Folha de S. Paulo


Mezzo genes, mezzo ambiente

SÃO PAULO - Um dos mais polêmicos subprodutos da biologia é o debate sobre o peso dos genes e o do ambiente nas características humanas. Até algumas décadas atrás, o embate era essencialmente ideológico. Enquanto a esquerda apostava todas as suas fichas na maleabilidade das pessoas, cuja índole poderia ser melhorada através de obras de engenharia social, a direita advogava por uma espécie de natureza humana imutável e, em geral, meio ruinzinha.

À medida, porém, que dados empíricos foram surgindo –principalmente através de estudos que comparam pares de gêmeos monozigóticos (geneticamente idênticos) com dizigóticos (que partilham em média 50% do DNA)– as posições mais extremadas ficaram insustentáveis.
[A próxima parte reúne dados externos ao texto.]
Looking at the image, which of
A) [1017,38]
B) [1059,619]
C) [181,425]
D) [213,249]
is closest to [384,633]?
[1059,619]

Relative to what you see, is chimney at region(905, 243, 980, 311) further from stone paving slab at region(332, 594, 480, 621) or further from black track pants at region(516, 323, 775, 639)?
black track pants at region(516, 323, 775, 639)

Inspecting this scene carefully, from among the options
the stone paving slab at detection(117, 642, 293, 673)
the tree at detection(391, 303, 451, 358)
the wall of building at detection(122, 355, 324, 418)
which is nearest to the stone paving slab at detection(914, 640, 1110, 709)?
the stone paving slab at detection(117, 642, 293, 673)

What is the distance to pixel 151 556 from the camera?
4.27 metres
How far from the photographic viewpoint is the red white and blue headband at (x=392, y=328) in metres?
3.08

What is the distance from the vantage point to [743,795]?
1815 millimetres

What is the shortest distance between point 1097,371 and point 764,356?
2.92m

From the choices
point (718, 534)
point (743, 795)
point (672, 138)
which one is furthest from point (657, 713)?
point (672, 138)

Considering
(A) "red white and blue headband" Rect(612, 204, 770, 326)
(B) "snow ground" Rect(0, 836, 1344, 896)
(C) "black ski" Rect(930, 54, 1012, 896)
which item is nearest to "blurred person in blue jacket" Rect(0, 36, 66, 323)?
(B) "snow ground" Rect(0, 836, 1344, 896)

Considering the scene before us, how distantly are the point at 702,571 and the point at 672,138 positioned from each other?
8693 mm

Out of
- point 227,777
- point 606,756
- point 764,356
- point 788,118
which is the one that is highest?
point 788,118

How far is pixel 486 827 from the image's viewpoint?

As pesquisas mostravam que tanto a genética como o ambiente importavam para quase todas as características estudadas. Faltava apenas estabelecer com mais precisão o peso de cada um.

Não falta mais. Saiu há pouco na "Nature Genetics" uma grande metanálise que avaliou 2.748 estudos com gêmeos publicados nos últimos 50 anos, envolvendo nada menos do que 14.558.903 pares de irmãos e 17.804 características, e concluiu pelo empate. Considerados todos os traços, o grau de hereditariedade verificado, isto é, a parte atribuível aos genes, ficou em 49%.

Obviamente, isso significa que 51% de todas as características humanas que cientistas já se interessaram em medir podem ser tributadas ao ambiente. A má notícia para os fãs da engenharia social é que o ambiente compartilhado, isto é, fatores sobre os quais teríamos algum controle, como escola, atitudes dos pais etc., não parecem desempenhar um papel muito importante. Ao que tudo indica, bem mais relevante é o ambiente não compartilhado, que é uma grande nuvem de mistério que inclui desde elementos da vida intrauterina até as forças do acaso.